Unexpectedly, expression of VEGF in lung tissues was significantly downregulated rather than upregulated in two murine models of ALI, intranasal LPS administration and CLP-induced sepsis. This observation is consistent with a string of human studies showing a reduction in intrapulmonary VEGF in the early stages of ALI/ARDS (Maitre et al. 2001; Thickett et al. 2002; Abadie et al. 2005), although a conflicting result was reported in mice exposed to LPS in a nebulization chamber (Karmpaliotis et al. 2002). The reduced levels of intrapulmonary VEGF in ALI/ARDS may be explained by direct injury to and clearance of epithelial type 2 cells (Medford and Millar 2006) which are considered to be the main source of VEGF in lungs (Kaner and Crystal 2001). In this regard, caution would be required in the interpretation of the observed decrease in VEGF levels in lung tissues, since the total amount of intrapulmonary VEGF may be determined by the deduction of VEGF released from different intrapulmonary components, such as epithelial cells and vascular endothelial cells, which can be variably affected by endotoxin. As reported in human studies (Maitre et al. 2001; Thickett et al. 2002; Azamfirei et al. 2010), we found a significant rise in plasma levels of VEGF in mice with CLP-induced sepsis. This rise in plasma VEGF levels seems likely to be attributed to the release from vascular endothelial cells. We showed that stimulation with LPS/IFN-γ resulted in a significant upregulation of VEGF expression in human pulmonary microvascular endothelial cells at mRNA and protein levels, implying that endotoxin positively regulates endothelial cell-derived VEGF in a transcription manner. It should be added that neutrophils may also contribute to the increased VEGF plasma levels in CLP-induced septic mice, because these hemocytes have been shown to produce various vascular permeability molecules, including VEGF, in certain circumstances such as inflammation (Taichman et al. 1997; DiStasi and Ley 2009).

:::::

Answer these questions from the VEGF passage, one line each:
(a) In which two murine models of ALI was VEGF expression in lung tissues downregulated?
(b) Which cells are considered the main source of VEGF in lungs?
(c) What stimulation upregulated VEGF expression in human pulmonary microvascular endothelial cells?

:::::

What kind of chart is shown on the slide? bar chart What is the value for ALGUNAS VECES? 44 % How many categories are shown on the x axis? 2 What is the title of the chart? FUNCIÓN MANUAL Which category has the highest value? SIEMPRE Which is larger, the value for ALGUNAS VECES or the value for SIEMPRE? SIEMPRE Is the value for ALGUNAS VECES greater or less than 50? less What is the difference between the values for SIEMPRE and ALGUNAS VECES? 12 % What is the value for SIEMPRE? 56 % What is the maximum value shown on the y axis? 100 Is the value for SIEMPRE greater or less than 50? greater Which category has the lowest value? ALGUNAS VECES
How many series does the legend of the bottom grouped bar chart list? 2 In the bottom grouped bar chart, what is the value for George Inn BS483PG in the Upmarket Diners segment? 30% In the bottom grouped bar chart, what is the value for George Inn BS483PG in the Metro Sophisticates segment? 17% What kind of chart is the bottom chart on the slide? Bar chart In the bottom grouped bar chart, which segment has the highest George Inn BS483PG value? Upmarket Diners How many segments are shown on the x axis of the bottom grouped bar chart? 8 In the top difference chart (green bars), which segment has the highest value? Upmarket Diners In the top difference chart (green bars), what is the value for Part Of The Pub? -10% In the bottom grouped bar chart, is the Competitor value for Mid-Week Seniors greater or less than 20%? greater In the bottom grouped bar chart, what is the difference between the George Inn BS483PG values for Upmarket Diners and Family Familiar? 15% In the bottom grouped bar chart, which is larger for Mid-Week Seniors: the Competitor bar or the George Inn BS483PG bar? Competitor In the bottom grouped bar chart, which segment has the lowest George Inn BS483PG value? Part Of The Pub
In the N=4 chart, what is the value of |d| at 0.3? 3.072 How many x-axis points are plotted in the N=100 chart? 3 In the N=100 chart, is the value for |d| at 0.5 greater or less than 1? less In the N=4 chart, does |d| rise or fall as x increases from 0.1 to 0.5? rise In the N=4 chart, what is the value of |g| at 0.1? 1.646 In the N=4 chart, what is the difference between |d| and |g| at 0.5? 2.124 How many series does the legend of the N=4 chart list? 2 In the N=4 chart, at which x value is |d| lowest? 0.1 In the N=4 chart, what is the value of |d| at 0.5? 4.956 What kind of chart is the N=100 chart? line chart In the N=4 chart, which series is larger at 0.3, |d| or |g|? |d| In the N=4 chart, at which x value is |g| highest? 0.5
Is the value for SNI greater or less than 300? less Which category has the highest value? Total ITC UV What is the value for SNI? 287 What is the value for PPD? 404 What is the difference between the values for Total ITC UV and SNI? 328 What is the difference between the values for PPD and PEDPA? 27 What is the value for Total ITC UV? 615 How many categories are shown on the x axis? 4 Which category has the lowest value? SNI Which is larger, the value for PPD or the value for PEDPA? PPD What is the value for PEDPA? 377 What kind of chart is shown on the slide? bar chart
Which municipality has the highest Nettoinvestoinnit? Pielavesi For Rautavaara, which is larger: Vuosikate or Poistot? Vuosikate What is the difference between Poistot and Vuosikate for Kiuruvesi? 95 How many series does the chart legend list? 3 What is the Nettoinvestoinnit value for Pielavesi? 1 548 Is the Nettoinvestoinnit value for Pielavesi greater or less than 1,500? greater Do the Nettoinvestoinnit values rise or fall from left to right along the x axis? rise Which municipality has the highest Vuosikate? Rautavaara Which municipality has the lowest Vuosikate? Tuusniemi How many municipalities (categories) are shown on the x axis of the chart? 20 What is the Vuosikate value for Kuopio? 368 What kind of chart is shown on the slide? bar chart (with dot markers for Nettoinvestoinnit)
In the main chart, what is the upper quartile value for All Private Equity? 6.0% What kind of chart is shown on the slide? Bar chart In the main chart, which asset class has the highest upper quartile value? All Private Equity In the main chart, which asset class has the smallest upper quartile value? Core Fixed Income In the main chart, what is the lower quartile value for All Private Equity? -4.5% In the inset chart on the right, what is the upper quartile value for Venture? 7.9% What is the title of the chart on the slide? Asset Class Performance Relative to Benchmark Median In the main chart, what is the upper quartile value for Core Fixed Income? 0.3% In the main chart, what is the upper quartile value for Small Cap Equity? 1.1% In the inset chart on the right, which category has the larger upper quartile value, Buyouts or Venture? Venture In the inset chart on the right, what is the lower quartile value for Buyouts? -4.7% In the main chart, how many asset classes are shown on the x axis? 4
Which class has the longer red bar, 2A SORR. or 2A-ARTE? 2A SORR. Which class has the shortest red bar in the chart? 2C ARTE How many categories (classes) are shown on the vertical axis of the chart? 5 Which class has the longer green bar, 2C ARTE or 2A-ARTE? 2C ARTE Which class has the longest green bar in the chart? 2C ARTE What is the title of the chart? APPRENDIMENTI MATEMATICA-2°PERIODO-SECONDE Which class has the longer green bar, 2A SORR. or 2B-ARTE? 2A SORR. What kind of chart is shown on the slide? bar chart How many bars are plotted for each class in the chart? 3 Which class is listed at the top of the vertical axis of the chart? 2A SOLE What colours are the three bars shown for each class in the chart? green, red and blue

:::::

## Solution
(a) Intranasal LPS administration and CLP-induced sepsis.
(b) Epithelial type 2 cells.
(c) Stimulation with LPS/IFN-γ.